When I first started learning how to write SOAP (subjective, objective, assessment and plan) notes, I was under the impression they would serve as objective documents to detail the medical history and current health problems experienced by patients. It seemed these notes were to be created by — and for — clinicians as a way to recall and communicate medical information amongst the health care team. I now realize this perception could not be more wrong. In addition to clinicians, patients can and do read their notes. Even as a medical student early in my clinical training, patients are already reading mine.
Patients have had legal access to their medical records for years. However, this was not well-known to the public, and the hassle alone prevented many patients from ever seeking their medical information. In 2016, the 21st Century Cures Act changed this by mandating that by April 5th 2021, eight categories of clinical notes be made immediately available to patients through secure online portals, a practice commonly referred to as “open notes.” Some categories remained protected — such as patients with certain psychiatric disorders. Moreover, many health systems interpreted the law in a way that maintains a barrier to access for documentation of clinical ethics consultations.
However, even this may change. Starting on October 6, 2022, the definition of “electronic health information” within the Cures Act is shifting to include all electronic protected health information. It remains unclear how health systems will interpret this additional clause, or if there is even room for ambiguity given the expanded scope of the bill.
Open note practices were established to promote and protect patient autonomy — one of the four principles of bioethics. Allowing patients access to their medical records gives them more voice and responsibility in their care, builds trust between physicians and patients and allows patients to make more thoroughly informed medical decisions. At an even more basic level, medical information is most relevant, personal and consequential for patients themselves, and it seems intuitive that patients should be able to quickly access medical information that is theirs.
Another striking benefit is the ability for patients to correct erroneous information about their own health. Indeed, a recent study showed that at least half of all patients’ medical information contained errors. While open notes can work to support autonomy and establish more accurate medical records, there has also been a slew of associated problems with the new practice.
A 2011 analysis of open notes reported some of the common concerns from physicians about note sharing, such as worry over “frightening and confusing patients; recording their thoughts candidly; and writing about such issues as mental health, substance abuse, cancer, and obesity.” Notably, in this study, the concerns were higher for physicians who did not participate in open note practices (this study occurred prior to the mandate), but the concerns are saliently stated, especially for medical students in training.
While I support the philosophy underlying open notes and think it is ultimately better for patients and physicians alike, I have concerns of my own. I remain unsure whether and when it is appropriate to document a patient’s race, gender, sexuality, religion and/or other identity markers that could be potentially medically relevant. This remains an unsettled issue in the realm of medical documentation and, to be sure, we must proceed with care in determining how to best document health information while simultaneously being sensitive to the fact that patients can and do read their notes.
Many traditionally vogue medical terms like obese, addict, nonadherent, agitated, abuse and many others may soon fall out of favor, but only time will tell. I am certain there will be growing pains with this new standard, and many additional ethically-charged questions remain unanswered.

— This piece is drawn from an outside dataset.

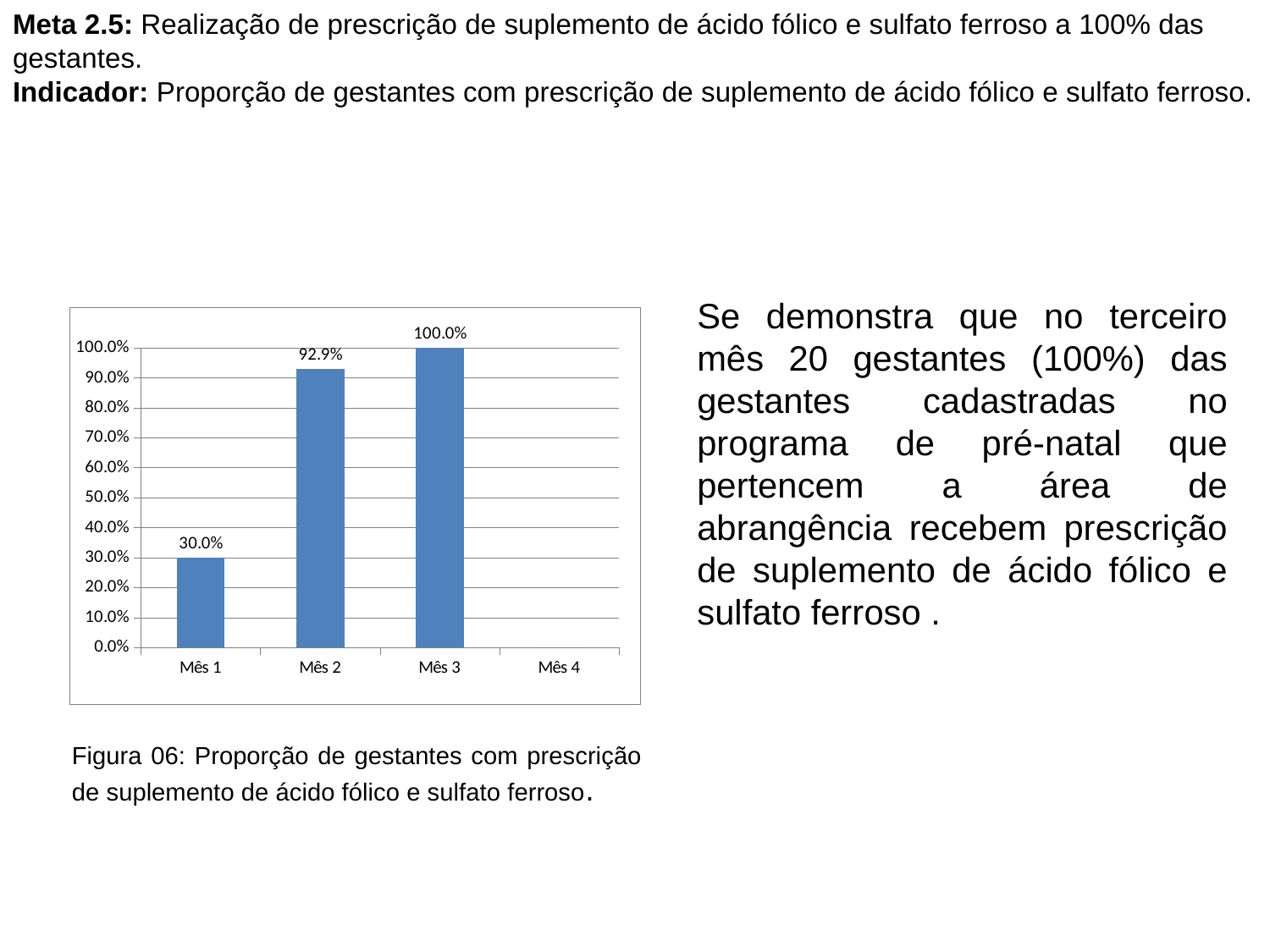
Do the values rise or fall from Mês 1 to Mês 3? rise What kind of chart is shown? bar chart Is the value for Mês 2 greater or less than 90.0%? greater What is the difference between the values for Mês 3 and Mês 1? 70.0% Which is larger, the value for Mês 1 or the value for Mês 2? Mês 2 How many categories are shown on the x axis? 4 Which month has the highest value? Mês 3 What is the value for Mês 3? 100.0% What is the value for Mês 2? 92.9% What is the value for Mês 1? 30.0% Which month with a plotted bar has the lowest value? Mês 1 What is the difference between the values for Mês 2 and Mês 1? 62.9%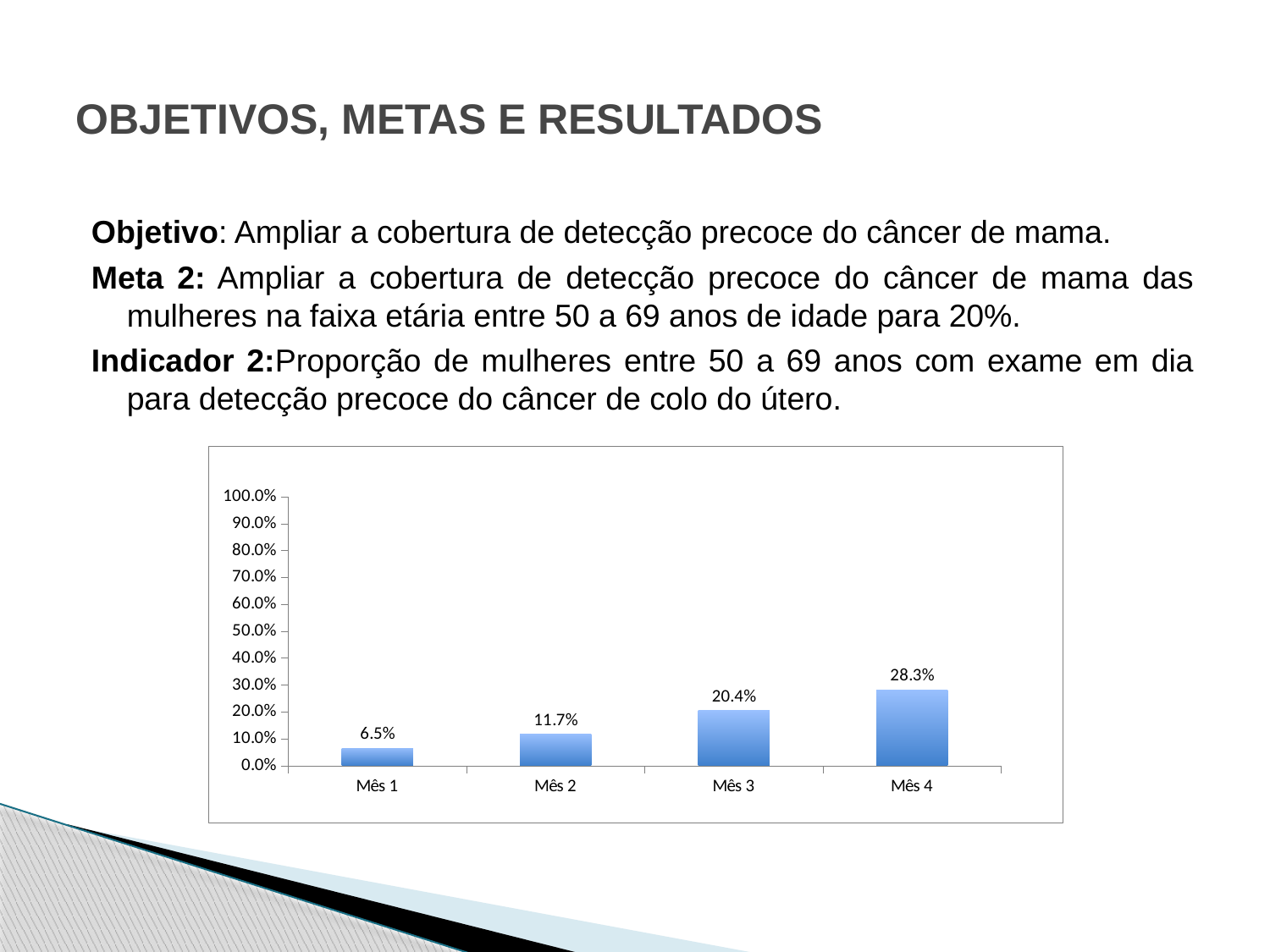
What is the difference between the values for Mês 4 and Mês 3? 7.9% Which month has the lowest value? Mês 1 What kind of chart is shown on the slide? bar chart Is the value for Mês 4 greater or less than 30.0%? less What is the value for Mês 4? 28.3% Which month has the highest value? Mês 4 Do the values rise or fall from Mês 1 to Mês 4? rise What is the value for Mês 1? 6.5% Which is larger, the value for Mês 2 or the value for Mês 3? Mês 3 What is the difference between the values for Mês 2 and Mês 1? 5.2% What is the value for Mês 3? 20.4% How many months are shown on the x axis? 4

For instance, how do we serve non-English speakers who have access to portals but cannot read the notes? What about the nearly 32 million adults that cannot read? How will we ensure private health information remains private now that it is much more easily accessible? Indeed, we have much to figure out as a medical community.
Despite some of the relevant concerns and tribulations, the reality is that open notes is now the law of the land. Patients can and will read our notes, and the time to respond to these difficult questions is now, whether we like it or not. Even on my first rotation as a medical student, patients are reading my notes — upon preceptor review, though sometimes I receive little to no addendums in my notes.
More than ever, it is incumbent among medical students to be precise, deliberate and intentional with their writing. Words have the capacity to both harm and heal — how we use them matters. The necessity to write well is now a fundamental part of the physician-patient relationship and we can leverage open notes in our favor to build better relationships with our patients. In the oft spoken mantra of my favorite medical humanities professor, “words matter.” Let us proceed under the new paradigm of open notes never to forget this.